> _Task details_
Repeat the listing in full, exactly as it stands.

> _Task inputs_

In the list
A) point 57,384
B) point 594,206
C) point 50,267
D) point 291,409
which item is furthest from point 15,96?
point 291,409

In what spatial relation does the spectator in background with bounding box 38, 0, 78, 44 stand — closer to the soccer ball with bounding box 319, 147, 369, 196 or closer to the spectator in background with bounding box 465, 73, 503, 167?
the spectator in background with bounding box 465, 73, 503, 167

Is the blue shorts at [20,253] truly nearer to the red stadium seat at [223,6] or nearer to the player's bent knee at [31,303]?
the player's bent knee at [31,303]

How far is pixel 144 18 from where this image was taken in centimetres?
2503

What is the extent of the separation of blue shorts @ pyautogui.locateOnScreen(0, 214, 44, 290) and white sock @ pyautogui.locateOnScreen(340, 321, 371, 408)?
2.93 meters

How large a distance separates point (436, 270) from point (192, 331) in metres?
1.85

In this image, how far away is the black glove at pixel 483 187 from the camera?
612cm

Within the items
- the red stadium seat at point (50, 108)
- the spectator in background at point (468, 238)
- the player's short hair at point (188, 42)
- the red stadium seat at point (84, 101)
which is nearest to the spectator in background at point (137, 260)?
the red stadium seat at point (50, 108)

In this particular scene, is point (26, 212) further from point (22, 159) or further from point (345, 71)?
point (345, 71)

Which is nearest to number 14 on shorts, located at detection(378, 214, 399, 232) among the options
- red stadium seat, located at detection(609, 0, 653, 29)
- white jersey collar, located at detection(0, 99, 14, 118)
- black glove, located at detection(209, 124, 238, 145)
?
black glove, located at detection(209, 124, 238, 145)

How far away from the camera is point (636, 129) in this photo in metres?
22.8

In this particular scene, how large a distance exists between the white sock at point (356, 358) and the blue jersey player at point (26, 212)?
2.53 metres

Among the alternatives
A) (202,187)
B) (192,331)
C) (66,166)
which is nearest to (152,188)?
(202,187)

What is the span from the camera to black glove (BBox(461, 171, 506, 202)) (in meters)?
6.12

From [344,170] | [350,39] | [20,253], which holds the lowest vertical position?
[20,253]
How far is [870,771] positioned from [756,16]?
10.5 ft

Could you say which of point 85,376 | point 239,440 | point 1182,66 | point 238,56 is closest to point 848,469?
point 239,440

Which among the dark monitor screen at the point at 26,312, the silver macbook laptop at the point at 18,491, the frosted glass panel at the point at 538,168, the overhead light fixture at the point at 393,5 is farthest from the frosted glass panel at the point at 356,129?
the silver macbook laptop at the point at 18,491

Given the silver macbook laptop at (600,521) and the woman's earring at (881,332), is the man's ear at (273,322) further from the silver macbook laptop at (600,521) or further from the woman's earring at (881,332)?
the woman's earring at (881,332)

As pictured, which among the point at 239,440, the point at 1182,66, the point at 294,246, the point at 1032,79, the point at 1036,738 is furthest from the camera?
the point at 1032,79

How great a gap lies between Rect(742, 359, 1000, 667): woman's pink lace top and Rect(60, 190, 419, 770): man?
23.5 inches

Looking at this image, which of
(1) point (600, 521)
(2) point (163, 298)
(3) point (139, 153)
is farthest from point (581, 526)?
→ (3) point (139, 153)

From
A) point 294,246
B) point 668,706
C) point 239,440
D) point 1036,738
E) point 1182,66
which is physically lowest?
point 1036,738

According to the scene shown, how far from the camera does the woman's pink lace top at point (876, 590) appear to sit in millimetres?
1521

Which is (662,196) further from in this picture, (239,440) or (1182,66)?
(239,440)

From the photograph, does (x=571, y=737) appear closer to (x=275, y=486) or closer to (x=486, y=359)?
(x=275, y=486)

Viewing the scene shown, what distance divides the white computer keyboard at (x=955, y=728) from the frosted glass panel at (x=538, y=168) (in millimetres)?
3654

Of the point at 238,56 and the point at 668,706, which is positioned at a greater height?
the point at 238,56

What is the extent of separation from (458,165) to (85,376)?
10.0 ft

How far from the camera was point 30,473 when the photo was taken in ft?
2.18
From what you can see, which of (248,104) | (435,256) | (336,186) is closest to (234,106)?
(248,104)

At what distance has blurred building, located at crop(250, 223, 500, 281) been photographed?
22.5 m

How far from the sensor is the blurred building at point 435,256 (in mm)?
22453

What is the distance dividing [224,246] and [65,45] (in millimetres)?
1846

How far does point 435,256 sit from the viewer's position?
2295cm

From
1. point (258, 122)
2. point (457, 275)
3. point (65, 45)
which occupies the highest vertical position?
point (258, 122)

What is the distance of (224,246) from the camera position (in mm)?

> _Final result_
In the list
A) point 57,384
B) point 594,206
C) point 50,267
D) point 291,409
which item is furthest from point 15,96?
point 291,409

In what spatial relation does the spectator in background with bounding box 38, 0, 78, 44 stand — closer to the soccer ball with bounding box 319, 147, 369, 196 or closer to the spectator in background with bounding box 465, 73, 503, 167?
the spectator in background with bounding box 465, 73, 503, 167

Is the blue shorts at [20,253] truly nearer to the red stadium seat at [223,6] or nearer to the player's bent knee at [31,303]?
the player's bent knee at [31,303]

How far is pixel 144 18 from where this image was taken in centimetres?
2503

What is the extent of the separation of blue shorts @ pyautogui.locateOnScreen(0, 214, 44, 290) and white sock @ pyautogui.locateOnScreen(340, 321, 371, 408)?
2.93 meters

How large a distance separates point (436, 270) from point (192, 331) in metres?
1.85

In this image, how far away is the black glove at pixel 483 187 from the camera?
612cm

Within the items
- the red stadium seat at point (50, 108)
- the spectator in background at point (468, 238)
- the player's short hair at point (188, 42)
- the red stadium seat at point (84, 101)
which is nearest to the spectator in background at point (137, 260)?
the red stadium seat at point (50, 108)

In this particular scene, is point (26, 212) further from point (22, 159) or further from point (345, 71)?
point (345, 71)

Which is nearest to number 14 on shorts, located at detection(378, 214, 399, 232) among the options
- red stadium seat, located at detection(609, 0, 653, 29)
- white jersey collar, located at detection(0, 99, 14, 118)
- black glove, located at detection(209, 124, 238, 145)
?
black glove, located at detection(209, 124, 238, 145)

How far away from the camera is point (636, 129) in this photo in metres?
22.8

In this particular scene, how large a distance exists between the white sock at point (356, 358) and the blue jersey player at point (26, 212)?
2.53 metres

Among the alternatives
A) (202,187)
B) (192,331)
C) (66,166)
which is nearest to (152,188)?
(202,187)

What is the span from the camera to black glove (BBox(461, 171, 506, 202)) (in meters)?
6.12

From [344,170] | [350,39] | [20,253], which holds the lowest vertical position?
[20,253]
How far is [870,771] positioned from [756,16]?
10.5 ft

Could you say which of point 85,376 | point 239,440 | point 1182,66 | point 238,56 is closest to point 848,469?
point 239,440

Which among the dark monitor screen at the point at 26,312, the silver macbook laptop at the point at 18,491, the frosted glass panel at the point at 538,168, the overhead light fixture at the point at 393,5 is farthest from the frosted glass panel at the point at 356,129?
the silver macbook laptop at the point at 18,491

Given the silver macbook laptop at (600,521) and the woman's earring at (881,332), is the man's ear at (273,322) further from the silver macbook laptop at (600,521) or further from the woman's earring at (881,332)?
the woman's earring at (881,332)

As pictured, which among the point at 239,440, the point at 1182,66, the point at 294,246, the point at 1032,79, the point at 1036,738 is furthest from the camera?
the point at 1032,79

How great a gap lies between Rect(742, 359, 1000, 667): woman's pink lace top and Rect(60, 190, 419, 770): man?
23.5 inches

Looking at this image, which of
(1) point (600, 521)
(2) point (163, 298)
(3) point (139, 153)
is farthest from point (581, 526)?
→ (3) point (139, 153)

From
A) point 294,246
B) point 668,706
C) point 239,440
D) point 1036,738
E) point 1182,66
which is physically lowest?
point 1036,738

According to the scene shown, how far from the camera does the woman's pink lace top at point (876, 590) appear to sit in millimetres?
1521

Which is (662,196) further from in this picture, (239,440) or (1182,66)?
(239,440)

From the photograph, does (x=571, y=737) appear closer to (x=275, y=486) or closer to (x=486, y=359)?
(x=275, y=486)

Viewing the scene shown, what distance divides the white computer keyboard at (x=955, y=728) from the frosted glass panel at (x=538, y=168) (in millimetres)?
3654

Of the point at 238,56 and the point at 668,706, which is positioned at a greater height?
the point at 238,56

What is the extent of separation from (458,165) to (85,376)?
10.0 ft

How far from the camera was point 30,473 when the photo was taken in ft?
2.18
From what you can see, which of (248,104) | (435,256) | (336,186) is closest to (234,106)?
(248,104)

At what distance has blurred building, located at crop(250, 223, 500, 281) been photographed?
22.5 m

How far from the sensor is the blurred building at point 435,256 (in mm)?
22453

What is the distance dividing [224,246] and [65,45] (in millimetres)?
1846

How far does point 435,256 sit from the viewer's position?
2295cm

From
1. point (258, 122)
2. point (457, 275)
3. point (65, 45)
which occupies the highest vertical position?
point (258, 122)

What is the distance of (224,246) from the camera position (in mm)?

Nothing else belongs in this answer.